— Challenges —
#1 Translate this sentence from the excerpt on universalism into Spanish: "Lexicology is not determined by theology."
#2 From the excerpt on universalism, transcribe the part that begins with the words "I pointed you" and ends with "commitment to orthodoxy.".

— Supplied passage —
-- BEGIN --
The fact that “eternal” is part of the semantic domain of αιωνιος simply isn’t in dispute. You are correct that the semantic domain is *wider* than the concept of “eternal,” but your insistence that a particular rendering is more appropriate than another must be informed by syntax and contextual features. You must learn to distinguish between an assertion and an argument.

But which texts do you have in mind? Many texts that I “use” to support an eternal hell don’t even have the term αιωνιος in them. Again the concept, not the word, is what matters.

“So if the word is in doubt would it not make more sense to re-translate rather than put forward a round about explanation of the rest of the biblical texts?”

I’m sorry, but for someone who hasn’t presented any exegesis of the relevant texts, you aren’t in a position of charging others with “round about” explanations.

“Especially when the end result is more consistent with God’s sovereignty and will (not that I am saying it is unjustifiable otherwise, but simply that this explanation is better), and God being described as love and having perfect patience, unending mercy etc.”

We need to distinguish between those descriptions of God within the Scriptural context and your assumptions of what those descriptions must imply.

“First off I cannot because the only ones I can find on the internet are for bible students and are therefore narrow in scope, limited by theology, and have a vested interest in being usable to orthodox bible students”

I pointed you to the standard work, Bauer-Danker-Arndt-Gingrich. Since the initial lexicographer, Walter Bauer, was a liberal German scholar, you can’t exactly charge that work with an inordinate commitment to orthodoxy.

“Secondly, historically (and I have not yet found anyone claiming differently so I will assume it is true) universalism was vibrant in the first 400 or so years of the church”

See Kostenberger and Kruger, The Heresy of Orthodoxy:

“I believe that independent of these verses there is far more reason to believe that Tim 4:16, 1 John 2:1-2, Eph 1:3-7, Col. 1:9-21, Corinthians 15:21-28 say exactly what they appear to say and re-translation is necessary not re-interpretation.”

Again, I have responded on Eph. 1 and 1 Cor. 15. And, again, I disagree with your functional methodology. Lexicology is not determined by theology.

“What I mean about Paul’s views on women is that he justifies his claims that women should not speak in church and that they should submit to their husbands, by referencing how women were created from men and therefore subordinate.”

It seems that you are confusing 1 Cor. 14 and 1 Tim. 2, which I distinguished in my response to you.

But here’s the issue: You continue to assume that Paul is wrong. On what basis? Why are you right, and Paul wrong? And my point is that this betrays the functional position in which a denial of inerrancy places you—you become the final arbiter for truth.

“Also on a secondary note, how does one of strict inerrancy hold the idea of the Trinity? Which, as you pointed out, is contradicted multiple times by Jesus?”

I did not point that out, but referenced Islamic arguments in order to make a point, assuming that you would find them to be unconvincing. Apparently I was wrong. Safe to say I reject your assertion that Jesus contradicts the doctrine of the Trinity. But I do not have the time to go down that road. For discussion of those passages, see James White, The Forgotten Trinity ( ).
-- END --
— Provided material —
-- BEGIN --
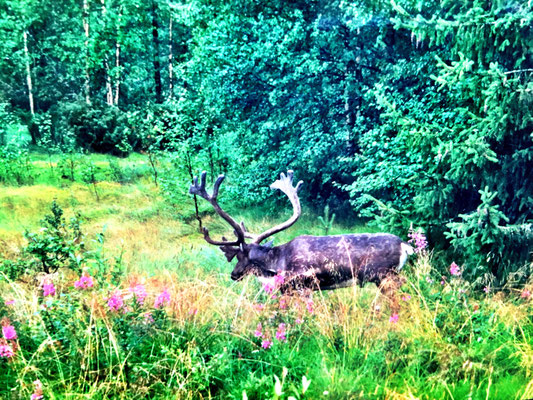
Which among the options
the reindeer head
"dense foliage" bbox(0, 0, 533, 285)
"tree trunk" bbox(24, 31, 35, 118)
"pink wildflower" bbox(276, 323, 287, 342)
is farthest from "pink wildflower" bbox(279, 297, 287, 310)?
"tree trunk" bbox(24, 31, 35, 118)

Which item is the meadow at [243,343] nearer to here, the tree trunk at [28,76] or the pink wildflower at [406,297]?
the pink wildflower at [406,297]

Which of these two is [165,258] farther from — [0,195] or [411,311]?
[411,311]

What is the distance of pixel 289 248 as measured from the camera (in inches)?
162

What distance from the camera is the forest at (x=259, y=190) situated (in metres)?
2.47

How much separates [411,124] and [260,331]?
241 centimetres

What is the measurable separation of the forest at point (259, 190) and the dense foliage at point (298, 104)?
35 millimetres

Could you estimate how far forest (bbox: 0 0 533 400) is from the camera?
2.47 metres

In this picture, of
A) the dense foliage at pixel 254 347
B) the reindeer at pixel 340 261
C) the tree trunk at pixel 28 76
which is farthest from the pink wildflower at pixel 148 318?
the tree trunk at pixel 28 76

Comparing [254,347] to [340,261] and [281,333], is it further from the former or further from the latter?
[340,261]

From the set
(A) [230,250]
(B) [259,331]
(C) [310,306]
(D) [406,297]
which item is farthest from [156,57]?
(B) [259,331]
-- END --
— Responses per task —
#1 La lexicología no está determinada por la teología.

#2
I pointed you to the standard work, Bauer-Danker-Arndt-Gingrich. Since the initial lexicographer, Walter Bauer, was a liberal German scholar, you can’t exactly charge that work with an inordinate commitment to orthodoxy.